Raquel, nostalgia é isto: Pampilhosa da Serra, calor, rio, ponto cruz, refeições demoradas, leituras e conversas.

Dia dos avós

Para a avó Nice, avó Tina, avô João e avô Henrique.

Só ontem à noite, ao ver o telejornal, soube que era o dia dos avós. A Maria tem ainda os quatro, felizmente, e eles são peças fundamentais do seu desenvolvimento.

É com eles que passa grande parte do tempo e que recebe todo o tipo de atenções e mimos típicos dos avós. Creio que saberá dar valor a todos, nas suas diferenças, quando fôr mais crescida. Nós faremos questão de lhe incutir espírito de gratidão por toda a disponibilidade e generosidade que demonstram diariamente.



26 julho 2005

Às 16h28m

apetecia-me um caldo verde.

Ai, ai.











25 julho 2005

Prioridades para quando ganhar o Euro Milhões

- Comprar um apartamento com porteiro em Nova Iorque;
- Ter muitos filhos;
- Fazer enriquecer a minha Igreja (o dízimo do prémio é escandaloso!);
- Distribuir pelos irmãos e pais;
- Manter os amigos e ter cuidado com os "novos";
- Tentar manter a boa educação dos filhos, sem que cresçam insuportáveis.

Vou pensar em mais. Sonhar é bom.

Há três anos,

a dormir a sesta na Estalagem de Santa Cruz, na Ilha Graciosa, recebíamos uma sms: Nasceram os vossos gatos. Um é preto e outro é preto e branco. Só mais tarde se descobriria que em vez de um casal, tínhamos duas gatas alentejanas.

22 julho 2005

Blogues que leio e gosto (1)

Planalto
Este blogue não é bom, é muito bom. A minha amiga Raquel faz-me rir como poucas pessoas conseguem, escreve como eu gostaria de escrever um dia e expõe bem ideias. Mais: não escreve para agradar a ninguém. Gosto disso.

Blogues que leio e gosto

(introdução)
Uma das razões porque nunca tive lista de linques nos blogues, foi porque nunca me quis compremeter.
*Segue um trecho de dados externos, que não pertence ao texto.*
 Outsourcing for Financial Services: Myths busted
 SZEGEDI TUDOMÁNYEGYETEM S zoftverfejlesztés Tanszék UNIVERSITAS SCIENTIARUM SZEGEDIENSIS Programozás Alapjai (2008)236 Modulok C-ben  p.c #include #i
A partir de hoje inicia-se uma rúbrica com o título acima mencionado em que direi o que leio e porque leio.

Quando a memória falha.

Nos dizem: "Não te lembras?". Fomos aqui e depois ali e fizémos isto, fartámo-nos de rir. E não nos lembramos. E porque é que se escapou da nossa cabeça, não memorizámos aquele momento?

Há três anos

chegávamos a Ponta Delgada e começávamos uma viagem de 12 dias por seis ilhas, cada uma diferente da outra: São Miguel, Graciosa, Faial, Pico, Terceira e Flores. Queremos lá voltar, é lindo.

21 julho 2005

A proximidade:

quando toca o telefone e alguém diz: "Sou eu."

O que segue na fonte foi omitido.